Humorkritik | April 2010
April 2010

N. N. ist n. l.
Heureka!, mag der Schriftsteller, Bachmannpreisträger und Hamburger Poetikprofessor Wolfgang Hegewald ausgerufen haben, als er auf den Namen des Helden seines Romans »Fegefeuernachmittag« (Matthes & Seitz) gekommen war: Nathan Niedlich. Den Namen kann man nämlich auf eine ungemein hintergründige Weise abbrevieren; und so hat es der Leser, wenn er es denn durchhält, auf 250 Seiten mit einer hochallegorischen Hauptfigur namens N. N. zu tun. Die sorgt nicht nur für poetologischen Zündstoff: »Nathan Niedlich (denn kein anderer verbirgt sich hinter dem auf dem Cover abgedruckten Pseudonym W. H., das zu wählen mir meine Anwälte dringend geraten haben)«, sondern erzählt auch einen Schlüsselroman bzw. schießt, lt. rundweg begeisterter FAZ, »einen mit Ironie und Sprachwitz gespickten Pfeil in den literarischen Betrieb ab«.

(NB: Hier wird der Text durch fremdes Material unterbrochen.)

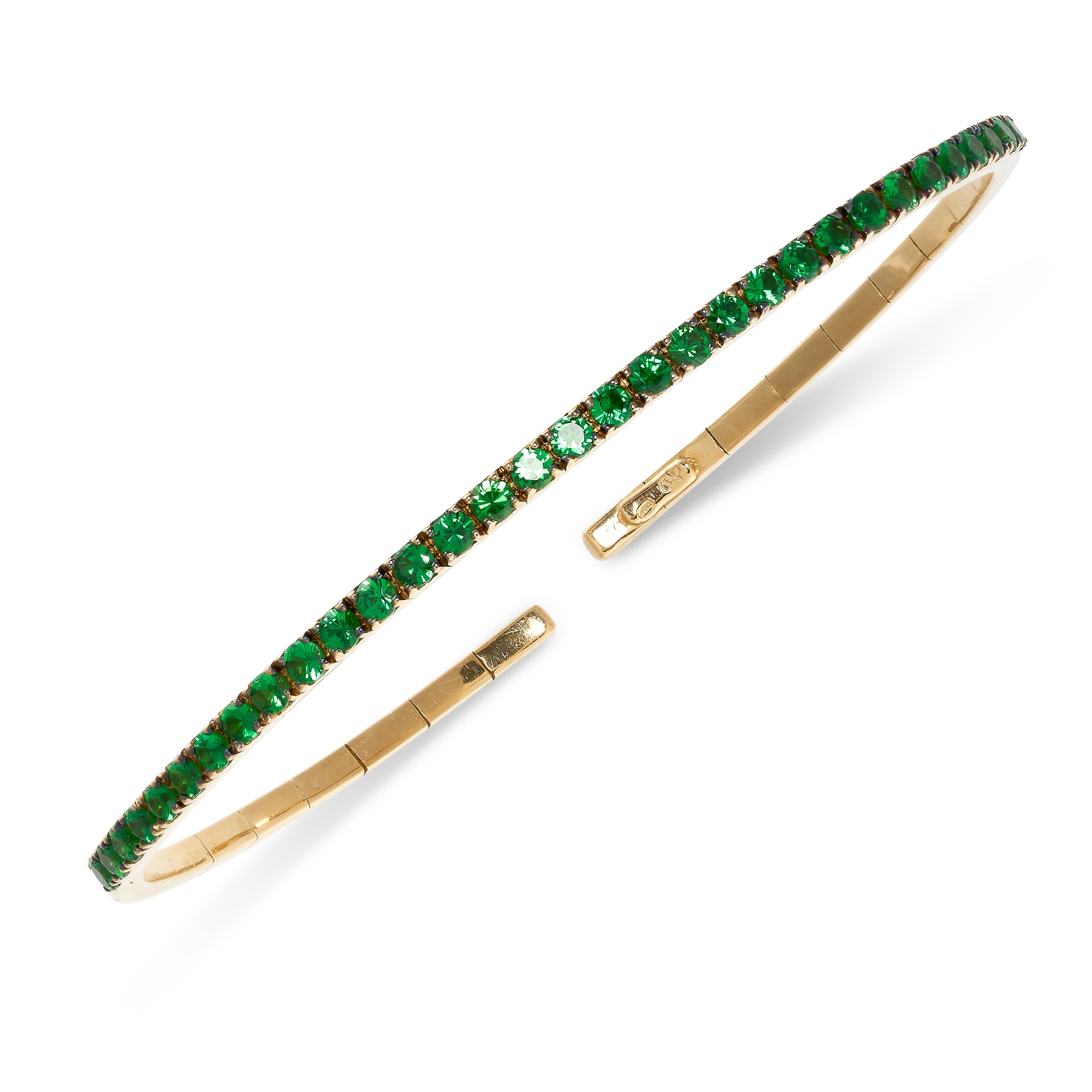 A TSAVORITE GARNET BANGLE the flexible bangle set to the front with a line of round cut tsavorite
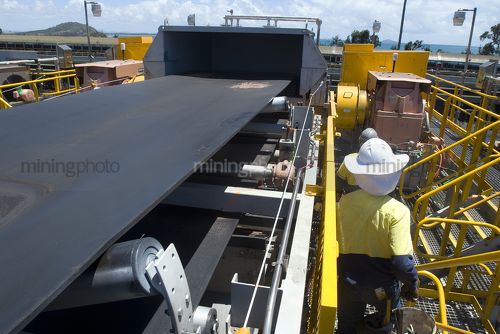Two 2 mine workers on walkway adjacent to a coal conveyor at a coal terminal. - Mining Photo Stock Library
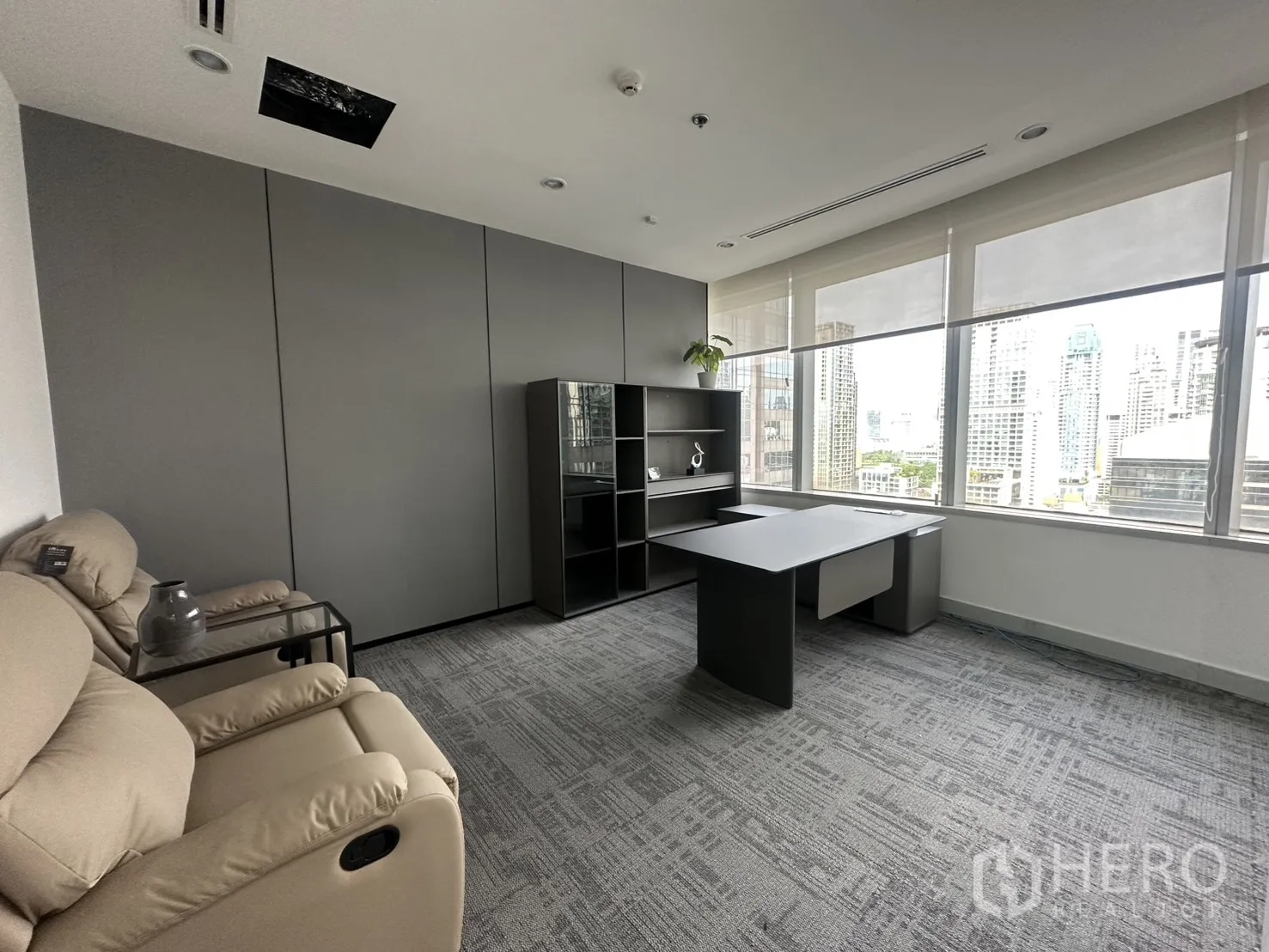 办公室 for rent in Pathum Wan, Bangkok - 经理室配大书桌、置物柜与米色躺椅，采光良好。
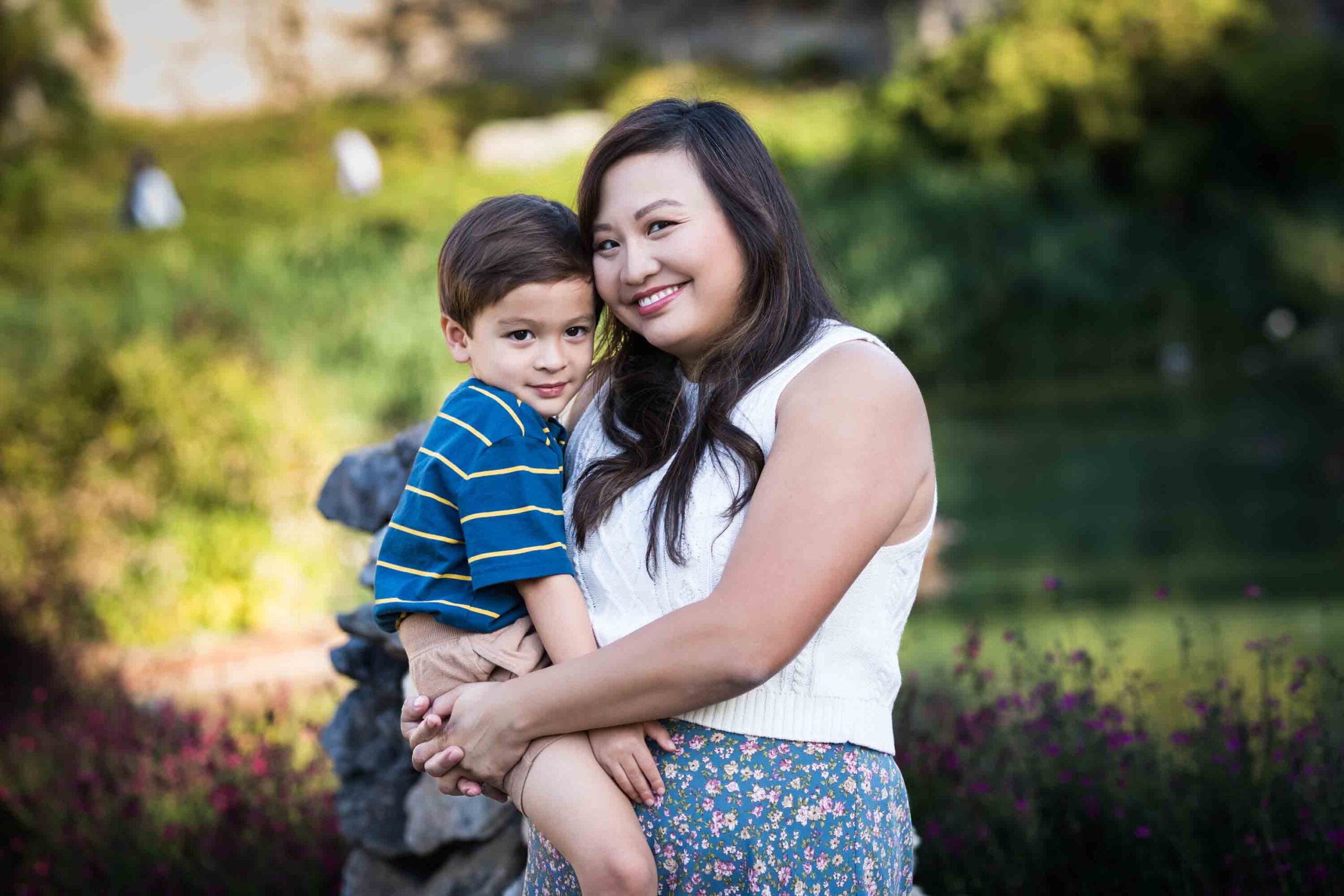 Mother holding little boy with brown hair wearing striped shirt for an article on photo tips for families with young children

Darin ist N. N. natürlich erst einmal W. H., aber eben auch die erfolglose Schriftsteller-randexistenz per se, die sich, weil nach dem Bachmannpreis und der Villa Massimo nicht mehr viel passiert ist, seit über zwanzig Jahren durch ein weitgehend anerkennungsfreies Dozenten- und Autorenleben hangelt, begleitet von Erinnerungen an Kindheit und Studium in der naturgemäß lächerlichen Ostzone – »unter der Kuppel eines lichtlosen Himmels zeterten und kreischten die Parteitagspapageien, schmucklos und kaum zu unterscheiden an ihrem ewig anthrazitfarbenen Gefieder« – und, später, allerhand prominenten Angestellten des gesamtdeutschen Literaturbetriebs; da ist Lesevergnügen vom muntersten natürlich garantiert. In den Worten der FAZ: »Es ist ein gelungenes Versteckspiel mit einigen illustren Figuren der deutschen literarischen Szene, das zu entschlüsseln auch für Außenstehende eine Freude ist. Köstlich, wie etwa aus Sigrid Löffler Edda Gabler wird, die weichhändige Großkritikerin, deren Gedankengänge zuweilen nur in den ruckhaften Bewegungen ihres germanisch-blonden Haarhelms nachzuvollziehen sind. Großartig auch, wie pointiert Hegewald immer wieder die Absurditäten des Betriebs aufspießt« –
lassen Sie es mich so sagen: »Fegefeuernachmittag« von Wolfgang Hegewald ist genauso wie die Rezension in der Frankfurter Allgemeinen: nämlich auf eine kaum glaubliche Weise vorgestrig, kathederhaft und (wenn das Wort aus dem Spiegel-Fundus mal erlaubt ist) pomadig. Nicht nur geht einem das ständige N. N. auf die Nerven, auch kann der Professor das subtextuelle Zwinkern nicht lassen, nennt den kleinen Bruder des Erzählers gleich eingangs »Roman« und läßt die Mutter »eine geborene Schreiber« sein – die Rechnung, derlei trüb allegorisierende Gags würden allein durch ihre Durchschaubarkeit schon als Dekonstruktion oder wenigstens höhere Ironie durchgehen, geht aber gar nicht auf. Denn unter keinen Umständen der Welt, und seien sie noch so postmodern, ist ein Name wie »Edda Gabler« lustig; und schon gar nicht so lustig wie der sagenhaft korrupte Satz aus dem Klappentext: »Die heiter-tragische Geschichte Nathan Niedlichs, eines deutsch-deutschen Schriftstellers, dem der erfolgreiche Durchbruch nicht gelingen will.«
Und der erfolglose, halten zu Gnaden, halt auch nicht.